▶ [Action item]: When you reply, transcribe every line of the data below exactly.

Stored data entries
################

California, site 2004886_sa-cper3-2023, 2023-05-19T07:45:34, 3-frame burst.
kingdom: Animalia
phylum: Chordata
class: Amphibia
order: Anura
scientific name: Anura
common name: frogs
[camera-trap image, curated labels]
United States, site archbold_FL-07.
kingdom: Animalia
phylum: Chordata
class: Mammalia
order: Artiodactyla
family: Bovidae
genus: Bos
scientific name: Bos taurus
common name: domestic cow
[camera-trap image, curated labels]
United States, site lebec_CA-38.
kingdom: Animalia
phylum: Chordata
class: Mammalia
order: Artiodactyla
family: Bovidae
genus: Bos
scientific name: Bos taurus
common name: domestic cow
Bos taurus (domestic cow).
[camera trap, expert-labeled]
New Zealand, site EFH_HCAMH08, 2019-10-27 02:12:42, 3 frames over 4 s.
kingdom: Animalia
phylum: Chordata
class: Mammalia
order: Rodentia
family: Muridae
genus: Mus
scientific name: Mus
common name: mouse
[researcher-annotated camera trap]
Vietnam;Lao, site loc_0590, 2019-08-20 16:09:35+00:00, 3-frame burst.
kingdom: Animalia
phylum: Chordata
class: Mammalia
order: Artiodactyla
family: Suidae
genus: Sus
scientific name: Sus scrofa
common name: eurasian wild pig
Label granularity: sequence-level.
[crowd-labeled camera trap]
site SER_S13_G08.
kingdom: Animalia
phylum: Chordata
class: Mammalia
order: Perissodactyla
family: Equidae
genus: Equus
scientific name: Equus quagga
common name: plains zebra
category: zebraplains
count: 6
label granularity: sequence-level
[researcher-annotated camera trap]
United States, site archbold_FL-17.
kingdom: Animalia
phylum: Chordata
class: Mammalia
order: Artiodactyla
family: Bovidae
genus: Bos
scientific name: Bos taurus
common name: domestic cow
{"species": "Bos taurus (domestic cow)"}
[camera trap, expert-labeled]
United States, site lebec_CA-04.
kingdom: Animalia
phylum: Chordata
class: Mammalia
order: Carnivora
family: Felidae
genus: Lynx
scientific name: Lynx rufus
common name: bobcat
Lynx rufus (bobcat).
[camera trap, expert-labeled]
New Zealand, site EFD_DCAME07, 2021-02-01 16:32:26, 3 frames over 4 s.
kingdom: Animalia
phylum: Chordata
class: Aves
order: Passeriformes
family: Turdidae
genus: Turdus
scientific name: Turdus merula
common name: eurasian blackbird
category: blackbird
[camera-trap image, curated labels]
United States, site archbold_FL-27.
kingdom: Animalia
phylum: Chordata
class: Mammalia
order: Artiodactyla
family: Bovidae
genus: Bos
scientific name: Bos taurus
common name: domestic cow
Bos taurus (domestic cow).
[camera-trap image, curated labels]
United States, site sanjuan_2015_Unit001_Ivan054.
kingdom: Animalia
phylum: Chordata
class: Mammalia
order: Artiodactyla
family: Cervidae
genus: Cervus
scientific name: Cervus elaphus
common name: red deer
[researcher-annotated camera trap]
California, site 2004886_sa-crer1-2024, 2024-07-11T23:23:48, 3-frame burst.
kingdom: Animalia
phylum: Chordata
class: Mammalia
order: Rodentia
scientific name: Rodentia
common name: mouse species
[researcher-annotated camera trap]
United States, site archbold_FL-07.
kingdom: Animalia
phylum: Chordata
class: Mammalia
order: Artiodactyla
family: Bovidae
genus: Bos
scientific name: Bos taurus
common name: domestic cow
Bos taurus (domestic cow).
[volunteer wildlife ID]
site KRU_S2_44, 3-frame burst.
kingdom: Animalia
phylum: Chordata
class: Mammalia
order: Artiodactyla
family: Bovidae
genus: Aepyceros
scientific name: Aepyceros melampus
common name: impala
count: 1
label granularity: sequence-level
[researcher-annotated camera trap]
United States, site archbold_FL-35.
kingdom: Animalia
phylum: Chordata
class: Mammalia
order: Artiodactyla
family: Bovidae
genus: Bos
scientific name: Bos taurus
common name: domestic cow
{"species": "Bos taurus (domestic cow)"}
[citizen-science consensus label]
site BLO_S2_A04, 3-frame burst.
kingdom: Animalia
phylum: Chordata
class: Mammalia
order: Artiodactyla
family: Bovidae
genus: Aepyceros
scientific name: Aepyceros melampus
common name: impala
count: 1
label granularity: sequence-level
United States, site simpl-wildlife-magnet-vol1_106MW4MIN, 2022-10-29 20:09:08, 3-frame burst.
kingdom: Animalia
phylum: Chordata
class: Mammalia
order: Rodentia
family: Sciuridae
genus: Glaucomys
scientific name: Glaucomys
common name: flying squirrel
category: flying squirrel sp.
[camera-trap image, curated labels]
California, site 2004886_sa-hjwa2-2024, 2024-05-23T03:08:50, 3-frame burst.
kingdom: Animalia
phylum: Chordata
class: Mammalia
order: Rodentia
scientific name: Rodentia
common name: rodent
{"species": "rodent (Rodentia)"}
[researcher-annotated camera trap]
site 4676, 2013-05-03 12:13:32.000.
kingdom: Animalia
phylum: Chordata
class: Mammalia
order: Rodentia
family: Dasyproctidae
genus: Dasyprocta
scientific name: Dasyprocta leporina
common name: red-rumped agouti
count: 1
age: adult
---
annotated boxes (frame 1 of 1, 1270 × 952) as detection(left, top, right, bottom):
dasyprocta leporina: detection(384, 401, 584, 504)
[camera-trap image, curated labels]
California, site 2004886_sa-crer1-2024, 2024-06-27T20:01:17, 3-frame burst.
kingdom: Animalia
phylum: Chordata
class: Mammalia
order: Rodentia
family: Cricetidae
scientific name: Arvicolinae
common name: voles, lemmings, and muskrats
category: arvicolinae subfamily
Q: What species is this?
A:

################

▶ [Task result]:
California, site 2004886_sa-cper3-2023, 2023-05-19T07:45:34, 3-frame burst.
kingdom: Animalia
phylum: Chordata
class: Amphibia
order: Anura
scientific name: Anura
common name: frogs
[camera-trap image, curated labels]
United States, site archbold_FL-07.
kingdom: Animalia
phylum: Chordata
class: Mammalia
order: Artiodactyla
family: Bovidae
genus: Bos
scientific name: Bos taurus
common name: domestic cow
[camera-trap image, curated labels]
United States, site lebec_CA-38.
kingdom: Animalia
phylum: Chordata
class: Mammalia
order: Artiodactyla
family: Bovidae
genus: Bos
scientific name: Bos taurus
common name: domestic cow
Bos taurus (domestic cow).
[camera trap, expert-labeled]
New Zealand, site EFH_HCAMH08, 2019-10-27 02:12:42, 3 frames over 4 s.
kingdom: Animalia
phylum: Chordata
class: Mammalia
order: Rodentia
family: Muridae
genus: Mus
scientific name: Mus
common name: mouse
[researcher-annotated camera trap]
Vietnam;Lao, site loc_0590, 2019-08-20 16:09:35+00:00, 3-frame burst.
kingdom: Animalia
phylum: Chordata
class: Mammalia
order: Artiodactyla
family: Suidae
genus: Sus
scientific name: Sus scrofa
common name: eurasian wild pig
Label granularity: sequence-level.
[crowd-labeled camera trap]
site SER_S13_G08.
kingdom: Animalia
phylum: Chordata
class: Mammalia
order: Perissodactyla
family: Equidae
genus: Equus
scientific name: Equus quagga
common name: plains zebra
category: zebraplains
count: 6
label granularity: sequence-level
[researcher-annotated camera trap]
United States, site archbold_FL-17.
kingdom: Animalia
phylum: Chordata
class: Mammalia
order: Artiodactyla
family: Bovidae
genus: Bos
scientific name: Bos taurus
common name: domestic cow
{"species": "Bos taurus (domestic cow)"}
[camera trap, expert-labeled]
United States, site lebec_CA-04.
kingdom: Animalia
phylum: Chordata
class: Mammalia
order: Carnivora
family: Felidae
genus: Lynx
scientific name: Lynx rufus
common name: bobcat
Lynx rufus (bobcat).
[camera trap, expert-labeled]
New Zealand, site EFD_DCAME07, 2021-02-01 16:32:26, 3 frames over 4 s.
kingdom: Animalia
phylum: Chordata
class: Aves
order: Passeriformes
family: Turdidae
genus: Turdus
scientific name: Turdus merula
common name: eurasian blackbird
category: blackbird
[camera-trap image, curated labels]
United States, site archbold_FL-27.
kingdom: Animalia
phylum: Chordata
class: Mammalia
order: Artiodactyla
family: Bovidae
genus: Bos
scientific name: Bos taurus
common name: domestic cow
Bos taurus (domestic cow).
[camera-trap image, curated labels]
United States, site sanjuan_2015_Unit001_Ivan054.
kingdom: Animalia
phylum: Chordata
class: Mammalia
order: Artiodactyla
family: Cervidae
genus: Cervus
scientific name: Cervus elaphus
common name: red deer
[researcher-annotated camera trap]
California, site 2004886_sa-crer1-2024, 2024-07-11T23:23:48, 3-frame burst.
kingdom: Animalia
phylum: Chordata
class: Mammalia
order: Rodentia
scientific name: Rodentia
common name: mouse species
[researcher-annotated camera trap]
United States, site archbold_FL-07.
kingdom: Animalia
phylum: Chordata
class: Mammalia
order: Artiodactyla
family: Bovidae
genus: Bos
scientific name: Bos taurus
common name: domestic cow
Bos taurus (domestic cow).
[volunteer wildlife ID]
site KRU_S2_44, 3-frame burst.
kingdom: Animalia
phylum: Chordata
class: Mammalia
order: Artiodactyla
family: Bovidae
genus: Aepyceros
scientific name: Aepyceros melampus
common name: impala
count: 1
label granularity: sequence-level
[researcher-annotated camera trap]
United States, site archbold_FL-35.
kingdom: Animalia
phylum: Chordata
class: Mammalia
order: Artiodactyla
family: Bovidae
genus: Bos
scientific name: Bos taurus
common name: domestic cow
{"species": "Bos taurus (domestic cow)"}
[citizen-science consensus label]
site BLO_S2_A04, 3-frame burst.
kingdom: Animalia
phylum: Chordata
class: Mammalia
order: Artiodactyla
family: Bovidae
genus: Aepyceros
scientific name: Aepyceros melampus
common name: impala
count: 1
label granularity: sequence-level
United States, site simpl-wildlife-magnet-vol1_106MW4MIN, 2022-10-29 20:09:08, 3-frame burst.
kingdom: Animalia
phylum: Chordata
class: Mammalia
order: Rodentia
family: Sciuridae
genus: Glaucomys
scientific name: Glaucomys
common name: flying squirrel
category: flying squirrel sp.
[camera-trap image, curated labels]
California, site 2004886_sa-hjwa2-2024, 2024-05-23T03:08:50, 3-frame burst.
kingdom: Animalia
phylum: Chordata
class: Mammalia
order: Rodentia
scientific name: Rodentia
common name: rodent
{"species": "rodent (Rodentia)"}
[researcher-annotated camera trap]
site 4676, 2013-05-03 12:13:32.000.
kingdom: Animalia
phylum: Chordata
class: Mammalia
order: Rodentia
family: Dasyproctidae
genus: Dasyprocta
scientific name: Dasyprocta leporina
common name: red-rumped agouti
count: 1
age: adult
---
annotated boxes (frame 1 of 1, 1270 × 952) as detection(left, top, right, bottom):
dasyprocta leporina: detection(384, 401, 584, 504)
[camera-trap image, curated labels]
California, site 2004886_sa-crer1-2024, 2024-06-27T20:01:17, 3-frame burst.
kingdom: Animalia
phylum: Chordata
class: Mammalia
order: Rodentia
family: Cricetidae
scientific name: Arvicolinae
common name: voles, lemmings, and muskrats
category: arvicolinae subfamily
Q: What species is this?
A:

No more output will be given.